# [EXTRACT]

As of October 1, 2025, title insurers and private ATM operators are officially subject to the Proceeds of Crime (Money Laundering) and Terrorist Financing Act (PCMLTFA). This decision was a logical culmination of a years-long tightening of anti-money laundering regulation in Canada. To understand who falls under FINTRAC requirements in 2025, it is necessary to understand the reasons and mechanisms behind these changes.

This expansion of FINTRAC oversight brings two previously unregulated sectors under the umbrella of Canada’s anti-money laundering (AML) regime. For owners of affected businesses, a new era of compliance is beginning: preparing for FINTRAC’s new requirements requires a systematic approach, investment, and an understanding of the risks.

The scale of money laundering through white-label ATMs

Regulation of private ATM operators is aimed at strengthening oversight at the network level, where funds enter payment systems, and addresses the risks identified by the Cullen Commission in 2022 regarding the use of private ATMs for laundering cash. This refers to so-called white-label ATMs — machines not owned by traditional banks and installed in stores, gas stations, and entertainment venues.

According to Canada’s 2023 assessment, white-label ATMs are particularly vulnerable to money laundering activity, and an RCMP assessment in 2008 showed that organized crime groups had infiltrated this industry, and that up to $315 million could be laundered annually through such ATMs, potentially up to $1 billion per year. These figures prompted the regulator to close an obvious loophole in the financial control system.

The key issue: for private ATM operators, the challenge often lies in scale — many are small businesses with limited compliance infrastructure. A business owner with a dozen machines must now meet the same requirements as a large financial services provider — including registration as an MSB, development of policies, staff training, and reporting to FINTRAC.

Gaps in the title insurance sector

Title insurers are now regulated as reporting entities under the PCMLTFA — this is any person or organization providing insurance against loss or defects in title to real or personal property under the Insurance Companies Act, extending AML/ATF oversight to a previously unregulated part of the real estate sector and countering title fraud and other property-related risks.

According to the federal government, fraud — a known precursor to money laundering — is increasing in the real estate sector, with more cases of criminals using title fraud to illegally seize ownership rights to homes and profit from their value. Title insurance plays an important role in property transfers and mortgage financing, but until October 2025 this industry remained outside the regulator’s field of view.

Important caveat: given the business model of title insurers, in which they do not have direct contact with title insurance purchasers, the final amendments were adjusted to remove beneficial ownership requirements, and to exempt title insurers from the definition of third parties and from politically exposed person requirements. This is a reasonable compromise between the need for oversight and the realities of business processes.

Registration as an MSB: step-by-step guide

For private ATM operators, the mandatory first step is registration with FINTRAC as a Money Services Business (MSB). Operators must now register as an MSB, implement a compliance program, verify customer identities, keep records, and report prescribed transactions. It is important to understand: this process is not instantaneous and requires careful preparation.

What documents will be required

You must provide documents to confirm the existence of your organization and disclose the ownership, control, and structure of your legal entity — if your business is a corporation, you must provide a certificate of incorporation or the most recent version of any other document confirming the corporation’s existence, including its name, address, and the names of its directors, as well as a document setting out the ownership, control, and structure of the corporation.

# [MATERIAL SHOWN]
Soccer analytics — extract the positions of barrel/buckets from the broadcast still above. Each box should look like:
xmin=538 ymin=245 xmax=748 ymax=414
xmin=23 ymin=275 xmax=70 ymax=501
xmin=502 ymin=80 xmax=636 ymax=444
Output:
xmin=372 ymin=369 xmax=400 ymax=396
---
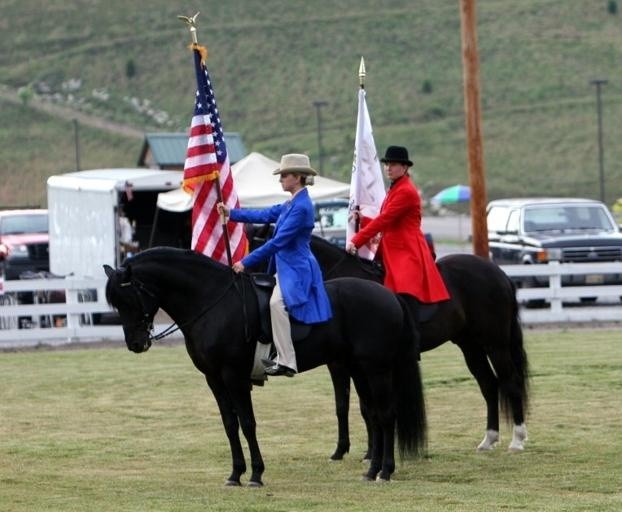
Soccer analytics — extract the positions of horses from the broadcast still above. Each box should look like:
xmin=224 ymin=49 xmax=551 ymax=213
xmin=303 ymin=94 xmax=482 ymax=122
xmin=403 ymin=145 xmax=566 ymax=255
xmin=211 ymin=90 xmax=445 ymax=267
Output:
...
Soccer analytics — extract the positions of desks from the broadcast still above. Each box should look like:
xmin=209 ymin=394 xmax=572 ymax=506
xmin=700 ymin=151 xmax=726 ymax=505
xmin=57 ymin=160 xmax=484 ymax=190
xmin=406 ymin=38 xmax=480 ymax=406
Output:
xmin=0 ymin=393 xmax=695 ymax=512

# [WORK REQUIRED]
In the sentence of the FINTRAC text above that begins "Operators must now register," list each obligation that private ATM operators must now meet.

# [OUTPUT FOR THIS TASK]
- Register as an MSB
- Implement a compliance program
- Verify customer identities
- Keep records
- Report prescribed transactions